People and experiences can expose the cracks in our souls, or even cause those cracks. Depending on the degree of influence we allow them to have in our lives will depend on how much of our not so pretty sides gets seen, or how large the cracks they leave. Sometimes they leave a gaping hole there, but it is nothing that cannot be repaired. Or they can expose the beautiful parts of us and make those parts shine through. Good or bad, they help us to grow, but they do not in anyway complete the package. They compliment or clash against us.
When we grow through the people and events in our lives, the growth is from inside, parts of us we may not have known we even possessed. Deep inside is exactly what we need, when we need it, it is a matter of tapping into it. A good example is when my ex-husband nearly died several times during our marriage after major surgeries. Those times are when I discovered that inner strength was always there, I had just never needed it on that level before then. Yes, what doesn’t kill us makes us stronger, but only in the sense that like muscles being worked out gain strength, our inner courage and strength grow under hardship. The muscles were there, we just build them up when we workout. The strength we need is there, but until it needs to be flexed, we are unaware of it.

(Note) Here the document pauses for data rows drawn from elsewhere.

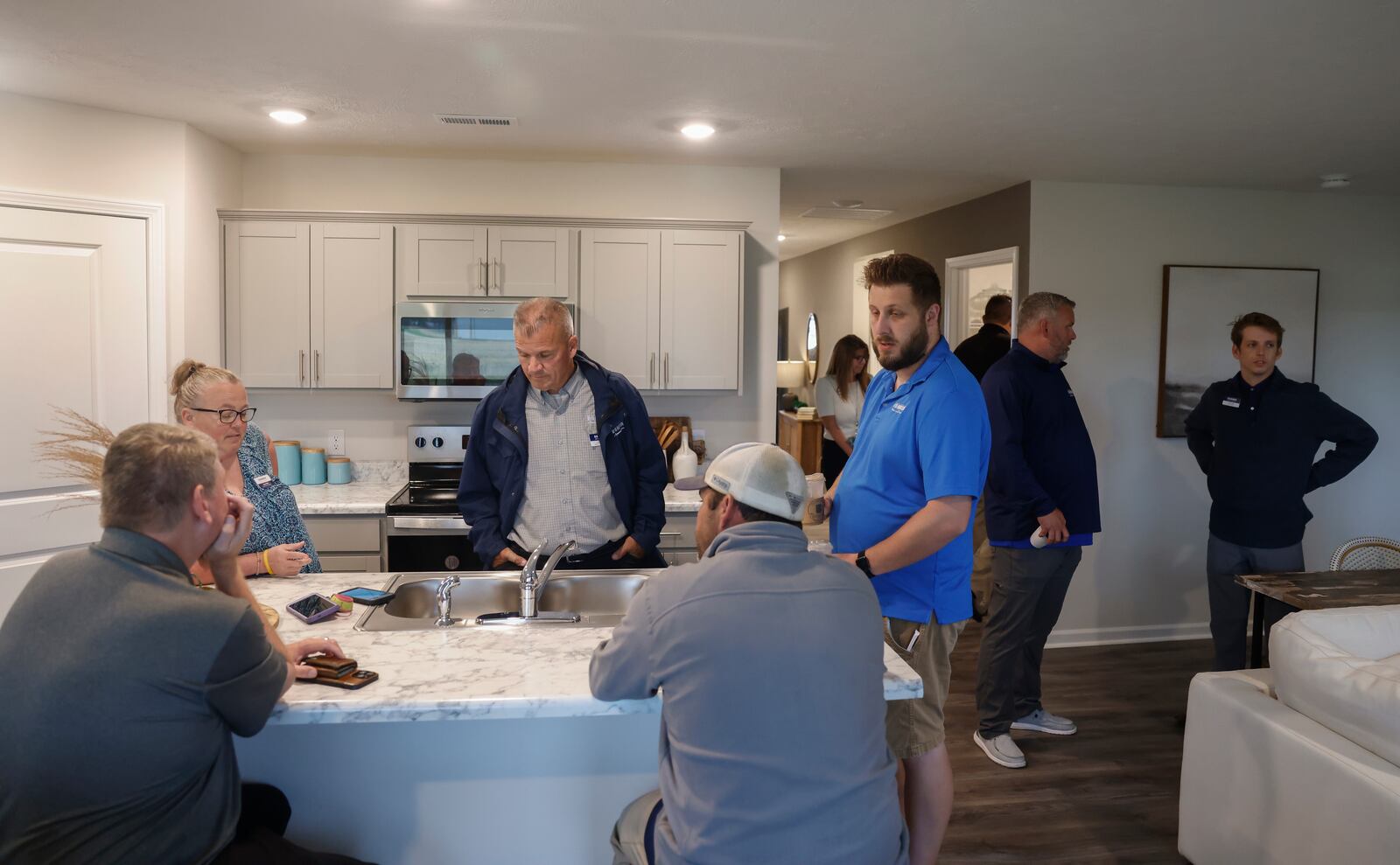 A group socializes and observes the kitchen and living room of a new home during the grand opening at Reserve at Honey Creek on Tuesday, May 20, 2025, in New Carlisle. JOSEPH COOKE/STAFF
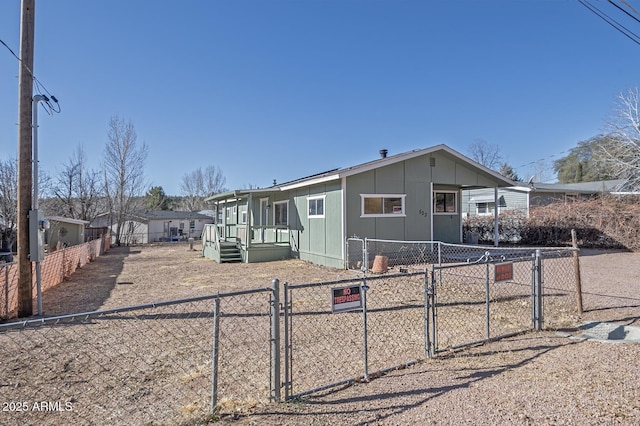 manufactured / mobile home featuring a gate and fence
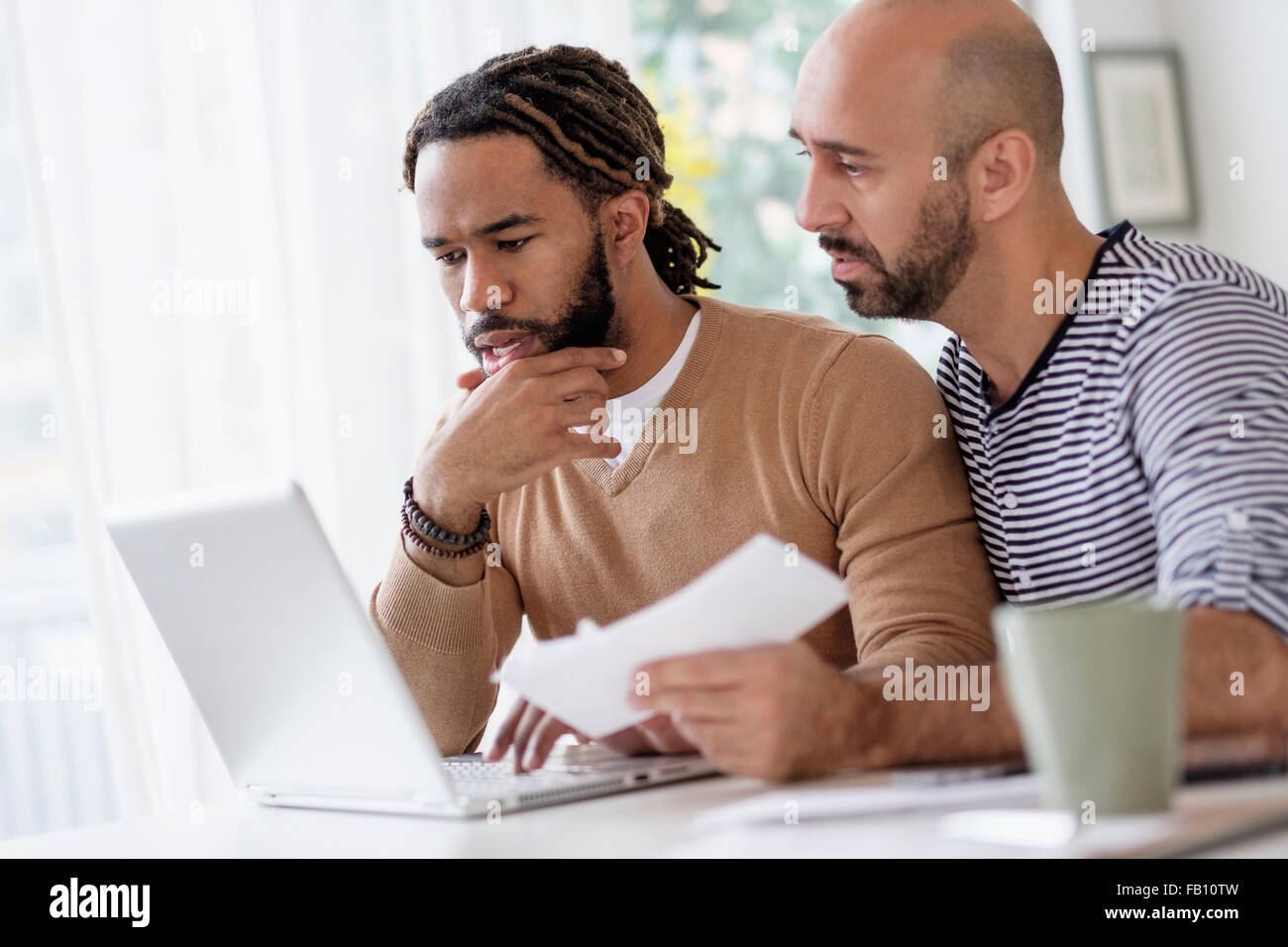 Zwei Männer arbeiten mit Laptop am Tisch zu Hause Stockfoto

Last night, while at my son’s wedding rehearsal and dinner, I had a chance to sit back and really observe the man I was married to for 22 years, with eyes of indifference now that I’ve moved past the trauma of the end of that relationship, and with so much more knowledge of life and myself. When my ex wanted a divorce it shattered my world, my heart, and left a hole the size of Texas. But I was not suddenly ‘incomplete’ without him. I thought he was my soul mate, the love of my life. I realize now that there are many ‘soul mates’ out there, and sometimes we encounter people that their soul literally touches ours. They look into our eyes and SEE into our heart and soul. Theirs are open to us in those moments as well. Those are soul mates. My heart and soul were open to my ex, but he chose to never really look inside to find the treasure of who I am, to share in the marvelous riches of this woman. And he kept me locked out of his. I’d see glimpses now and then but he never allowed himself to be vulnerable and let me in. His inner child is shattered, tortured and needs healing, IMHO. I was not to be the one to fill those cracks with love, was never permitted to run my fingers through his soul and really FEEL who he was, and he certainly never made an effort to touch mine no matter how open it was for him.
After the divorce I felt that mutual soul ‘connection’ for the first time, and allowed someone to hold and examine my heart and soul, to understand me. While it didn’t last, it was a beautiful thing to have someone touch that part of me, to love me despite every imperfection, to feel that my imperfections and flaws are a priceless piece of me. I will never again commit my life to someone that doesn’t want to run their fingers through my soul and know me, and that will not allow me to do the same with them.
My own inner child has known great pain and shattered dreams, to the point that it even hurt to breathe. But in order to heal I’ve had to let her out to play, allow her run through the meadows now and then, chase butterflies and when needed, allowed love to creep in and fill the cracks. Those who have been granted my vulnerability so that they could really know me have helped that healing by covering me in love. Loving and being loved helps the healing process. It doesn’t make us who we are, it helps us, like an antibiotic for the infection that is causing our pain, we use it to fight the contagion of broken dreams. Scars are left behind where the cracks and holes once were, some are tender, but the wounds themselves are gone.
I will love deeply again, someone who can hold me when I’m most unlovable, and when I least deserve it. A soul mate who accepts my countless faults and can love those parts of me as much as they love the rest of who I am. They will compliment me, but no one can ever complete me except for me.